◆ Dataset entries ◆
========================================================================

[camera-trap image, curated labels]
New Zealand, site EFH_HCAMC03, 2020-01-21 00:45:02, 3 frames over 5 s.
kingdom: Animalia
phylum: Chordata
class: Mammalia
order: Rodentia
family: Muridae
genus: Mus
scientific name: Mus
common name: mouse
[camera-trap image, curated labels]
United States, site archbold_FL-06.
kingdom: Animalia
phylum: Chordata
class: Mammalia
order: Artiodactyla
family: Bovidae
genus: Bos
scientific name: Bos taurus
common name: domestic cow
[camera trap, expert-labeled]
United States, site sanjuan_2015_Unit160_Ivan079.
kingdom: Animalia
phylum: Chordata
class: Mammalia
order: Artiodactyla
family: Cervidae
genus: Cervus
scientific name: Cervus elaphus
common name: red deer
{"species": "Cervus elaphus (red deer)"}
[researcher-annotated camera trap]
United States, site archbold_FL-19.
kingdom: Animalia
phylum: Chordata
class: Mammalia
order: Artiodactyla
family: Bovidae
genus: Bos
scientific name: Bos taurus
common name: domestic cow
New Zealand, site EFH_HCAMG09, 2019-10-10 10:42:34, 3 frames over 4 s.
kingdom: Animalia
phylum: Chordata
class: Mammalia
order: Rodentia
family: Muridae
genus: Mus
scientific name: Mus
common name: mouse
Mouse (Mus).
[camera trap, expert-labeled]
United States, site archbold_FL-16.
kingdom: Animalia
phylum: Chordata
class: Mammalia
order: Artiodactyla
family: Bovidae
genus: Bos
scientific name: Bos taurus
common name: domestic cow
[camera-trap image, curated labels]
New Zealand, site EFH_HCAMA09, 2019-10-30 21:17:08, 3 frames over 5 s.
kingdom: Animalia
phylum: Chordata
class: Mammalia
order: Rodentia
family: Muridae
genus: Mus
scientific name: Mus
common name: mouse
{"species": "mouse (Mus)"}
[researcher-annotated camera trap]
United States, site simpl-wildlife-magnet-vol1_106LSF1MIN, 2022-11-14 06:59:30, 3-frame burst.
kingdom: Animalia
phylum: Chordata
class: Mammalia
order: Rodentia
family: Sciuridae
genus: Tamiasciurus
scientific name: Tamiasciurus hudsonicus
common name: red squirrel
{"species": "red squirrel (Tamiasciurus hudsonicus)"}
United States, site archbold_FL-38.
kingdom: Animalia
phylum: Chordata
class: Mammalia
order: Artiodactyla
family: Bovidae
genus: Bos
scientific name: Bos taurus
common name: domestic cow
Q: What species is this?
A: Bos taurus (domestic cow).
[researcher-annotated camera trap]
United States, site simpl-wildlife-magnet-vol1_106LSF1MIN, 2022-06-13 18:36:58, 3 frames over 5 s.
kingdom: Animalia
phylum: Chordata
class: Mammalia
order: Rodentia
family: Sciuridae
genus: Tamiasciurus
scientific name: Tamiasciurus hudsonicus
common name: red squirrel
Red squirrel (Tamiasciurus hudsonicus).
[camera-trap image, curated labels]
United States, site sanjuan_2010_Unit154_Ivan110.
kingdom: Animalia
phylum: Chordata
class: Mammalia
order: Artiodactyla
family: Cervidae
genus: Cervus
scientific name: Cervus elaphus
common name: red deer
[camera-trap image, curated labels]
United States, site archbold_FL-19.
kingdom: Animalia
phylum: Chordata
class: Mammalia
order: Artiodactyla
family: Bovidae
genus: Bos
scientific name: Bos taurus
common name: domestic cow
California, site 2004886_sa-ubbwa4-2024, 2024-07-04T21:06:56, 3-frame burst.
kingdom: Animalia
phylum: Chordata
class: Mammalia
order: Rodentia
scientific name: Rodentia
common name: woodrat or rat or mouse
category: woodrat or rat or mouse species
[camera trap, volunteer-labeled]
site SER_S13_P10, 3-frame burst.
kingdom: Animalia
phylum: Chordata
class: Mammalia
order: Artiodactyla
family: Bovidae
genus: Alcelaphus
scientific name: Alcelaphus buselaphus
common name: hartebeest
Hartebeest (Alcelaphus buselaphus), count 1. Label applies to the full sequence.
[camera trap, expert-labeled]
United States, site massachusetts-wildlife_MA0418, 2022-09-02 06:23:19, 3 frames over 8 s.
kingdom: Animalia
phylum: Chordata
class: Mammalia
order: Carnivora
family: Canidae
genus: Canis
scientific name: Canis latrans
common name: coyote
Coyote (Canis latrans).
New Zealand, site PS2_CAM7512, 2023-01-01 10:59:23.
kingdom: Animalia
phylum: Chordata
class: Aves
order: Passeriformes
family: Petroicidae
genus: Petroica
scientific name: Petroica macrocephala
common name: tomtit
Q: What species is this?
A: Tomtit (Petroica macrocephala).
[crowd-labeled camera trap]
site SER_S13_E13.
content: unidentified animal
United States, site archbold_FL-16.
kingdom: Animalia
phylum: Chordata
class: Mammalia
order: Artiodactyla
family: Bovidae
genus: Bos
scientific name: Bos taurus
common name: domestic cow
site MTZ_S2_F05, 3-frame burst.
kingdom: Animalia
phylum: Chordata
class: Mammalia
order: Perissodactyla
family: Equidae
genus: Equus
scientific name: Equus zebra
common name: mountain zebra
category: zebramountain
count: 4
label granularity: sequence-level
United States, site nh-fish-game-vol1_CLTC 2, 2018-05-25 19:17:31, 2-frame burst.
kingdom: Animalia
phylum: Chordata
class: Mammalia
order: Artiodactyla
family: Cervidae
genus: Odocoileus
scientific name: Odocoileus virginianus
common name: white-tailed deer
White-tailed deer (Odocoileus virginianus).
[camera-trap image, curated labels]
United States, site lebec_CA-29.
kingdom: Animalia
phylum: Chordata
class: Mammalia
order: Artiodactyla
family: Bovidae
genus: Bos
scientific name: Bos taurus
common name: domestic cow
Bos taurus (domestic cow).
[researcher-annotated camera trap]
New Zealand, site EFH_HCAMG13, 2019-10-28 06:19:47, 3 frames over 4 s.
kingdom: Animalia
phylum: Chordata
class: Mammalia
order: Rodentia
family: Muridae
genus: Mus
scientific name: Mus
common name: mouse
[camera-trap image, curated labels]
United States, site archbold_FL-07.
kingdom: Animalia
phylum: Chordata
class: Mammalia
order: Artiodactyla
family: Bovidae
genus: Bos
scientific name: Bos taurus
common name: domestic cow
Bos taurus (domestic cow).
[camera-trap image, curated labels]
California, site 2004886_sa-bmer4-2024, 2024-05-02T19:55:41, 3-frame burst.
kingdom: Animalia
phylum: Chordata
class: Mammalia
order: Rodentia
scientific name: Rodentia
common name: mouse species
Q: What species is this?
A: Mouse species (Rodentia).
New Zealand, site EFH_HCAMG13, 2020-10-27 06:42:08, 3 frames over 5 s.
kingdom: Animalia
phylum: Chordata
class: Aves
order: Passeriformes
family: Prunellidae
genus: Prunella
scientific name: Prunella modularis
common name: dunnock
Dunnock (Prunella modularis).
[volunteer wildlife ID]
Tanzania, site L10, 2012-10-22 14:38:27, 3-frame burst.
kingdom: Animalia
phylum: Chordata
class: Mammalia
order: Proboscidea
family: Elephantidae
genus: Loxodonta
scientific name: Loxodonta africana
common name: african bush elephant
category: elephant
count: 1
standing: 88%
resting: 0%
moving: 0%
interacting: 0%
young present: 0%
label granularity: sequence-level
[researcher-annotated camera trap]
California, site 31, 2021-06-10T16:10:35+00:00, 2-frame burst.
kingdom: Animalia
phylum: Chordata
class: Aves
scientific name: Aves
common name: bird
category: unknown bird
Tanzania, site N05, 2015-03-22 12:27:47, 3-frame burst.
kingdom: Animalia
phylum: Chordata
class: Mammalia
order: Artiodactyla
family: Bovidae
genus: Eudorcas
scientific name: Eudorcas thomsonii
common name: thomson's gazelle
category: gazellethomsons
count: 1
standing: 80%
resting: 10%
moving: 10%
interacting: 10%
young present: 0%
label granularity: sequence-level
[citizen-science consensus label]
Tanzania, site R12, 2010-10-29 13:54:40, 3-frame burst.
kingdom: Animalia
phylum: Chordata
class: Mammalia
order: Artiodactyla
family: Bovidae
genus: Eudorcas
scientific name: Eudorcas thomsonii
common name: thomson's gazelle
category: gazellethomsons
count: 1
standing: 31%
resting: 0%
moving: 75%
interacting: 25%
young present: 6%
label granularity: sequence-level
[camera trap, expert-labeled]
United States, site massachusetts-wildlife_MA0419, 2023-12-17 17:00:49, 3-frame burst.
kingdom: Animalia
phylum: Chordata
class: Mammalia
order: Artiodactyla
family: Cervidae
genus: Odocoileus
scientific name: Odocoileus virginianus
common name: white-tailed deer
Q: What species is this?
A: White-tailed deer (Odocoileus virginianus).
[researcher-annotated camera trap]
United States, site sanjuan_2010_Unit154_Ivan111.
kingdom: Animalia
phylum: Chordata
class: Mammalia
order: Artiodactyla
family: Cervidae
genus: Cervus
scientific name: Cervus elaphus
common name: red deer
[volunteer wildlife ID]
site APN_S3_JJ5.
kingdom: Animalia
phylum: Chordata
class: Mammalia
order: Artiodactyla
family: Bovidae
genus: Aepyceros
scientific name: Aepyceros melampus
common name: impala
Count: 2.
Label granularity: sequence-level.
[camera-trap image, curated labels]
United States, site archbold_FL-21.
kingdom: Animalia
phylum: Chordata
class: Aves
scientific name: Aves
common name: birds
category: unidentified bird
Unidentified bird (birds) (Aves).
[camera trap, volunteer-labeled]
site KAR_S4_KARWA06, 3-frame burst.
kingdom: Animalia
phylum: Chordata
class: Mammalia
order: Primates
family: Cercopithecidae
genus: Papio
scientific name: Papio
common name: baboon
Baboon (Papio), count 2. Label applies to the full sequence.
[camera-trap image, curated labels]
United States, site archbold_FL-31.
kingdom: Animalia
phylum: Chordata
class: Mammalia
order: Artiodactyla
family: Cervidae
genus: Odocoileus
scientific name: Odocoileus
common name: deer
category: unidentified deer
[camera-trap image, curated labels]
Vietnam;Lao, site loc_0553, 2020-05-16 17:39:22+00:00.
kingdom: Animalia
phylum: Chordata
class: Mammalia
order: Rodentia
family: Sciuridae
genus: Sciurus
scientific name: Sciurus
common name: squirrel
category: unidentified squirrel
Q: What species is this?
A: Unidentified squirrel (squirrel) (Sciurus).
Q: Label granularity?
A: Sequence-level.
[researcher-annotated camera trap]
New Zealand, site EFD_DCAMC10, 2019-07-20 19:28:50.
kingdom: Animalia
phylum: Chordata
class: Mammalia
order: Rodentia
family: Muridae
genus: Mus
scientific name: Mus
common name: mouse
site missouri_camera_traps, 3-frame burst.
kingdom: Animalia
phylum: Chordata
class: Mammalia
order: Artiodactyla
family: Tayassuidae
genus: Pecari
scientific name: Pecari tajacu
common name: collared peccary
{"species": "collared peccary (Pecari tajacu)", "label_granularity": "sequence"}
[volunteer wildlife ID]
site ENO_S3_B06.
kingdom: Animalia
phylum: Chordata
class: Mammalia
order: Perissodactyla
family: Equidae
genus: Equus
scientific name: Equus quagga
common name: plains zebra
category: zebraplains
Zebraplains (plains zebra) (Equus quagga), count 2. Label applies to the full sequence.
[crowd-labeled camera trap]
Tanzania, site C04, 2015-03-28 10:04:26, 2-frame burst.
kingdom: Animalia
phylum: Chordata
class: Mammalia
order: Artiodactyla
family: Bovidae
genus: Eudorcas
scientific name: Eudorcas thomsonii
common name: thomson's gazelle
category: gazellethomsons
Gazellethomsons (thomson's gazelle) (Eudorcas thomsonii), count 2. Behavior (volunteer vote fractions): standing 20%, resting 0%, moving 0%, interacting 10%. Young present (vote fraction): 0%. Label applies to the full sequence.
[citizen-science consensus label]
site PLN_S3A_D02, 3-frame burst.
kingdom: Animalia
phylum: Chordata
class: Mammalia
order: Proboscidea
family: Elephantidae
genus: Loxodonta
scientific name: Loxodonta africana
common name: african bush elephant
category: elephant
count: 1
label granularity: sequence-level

========================================================================

◆ ABOUT THIS TASK ◆
Lines containing the string "frames" are the ones to copy from the entries above.

◆ RESPONSE TO THIS TASK ◆
New Zealand, site EFH_HCAMC03, 2020-01-21 00:45:02, 3 frames over 5 s.
New Zealand, site EFH_HCAMG09, 2019-10-10 10:42:34, 3 frames over 4 s.
New Zealand, site EFH_HCAMA09, 2019-10-30 21:17:08, 3 frames over 5 s.
United States, site simpl-wildlife-magnet-vol1_106LSF1MIN, 2022-06-13 18:36:58, 3 frames over 5 s.
United States, site massachusetts-wildlife_MA0418, 2022-09-02 06:23:19, 3 frames over 8 s.
New Zealand, site EFH_HCAMG13, 2019-10-28 06:19:47, 3 frames over 4 s.
New Zealand, site EFH_HCAMG13, 2020-10-27 06:42:08, 3 frames over 5 s.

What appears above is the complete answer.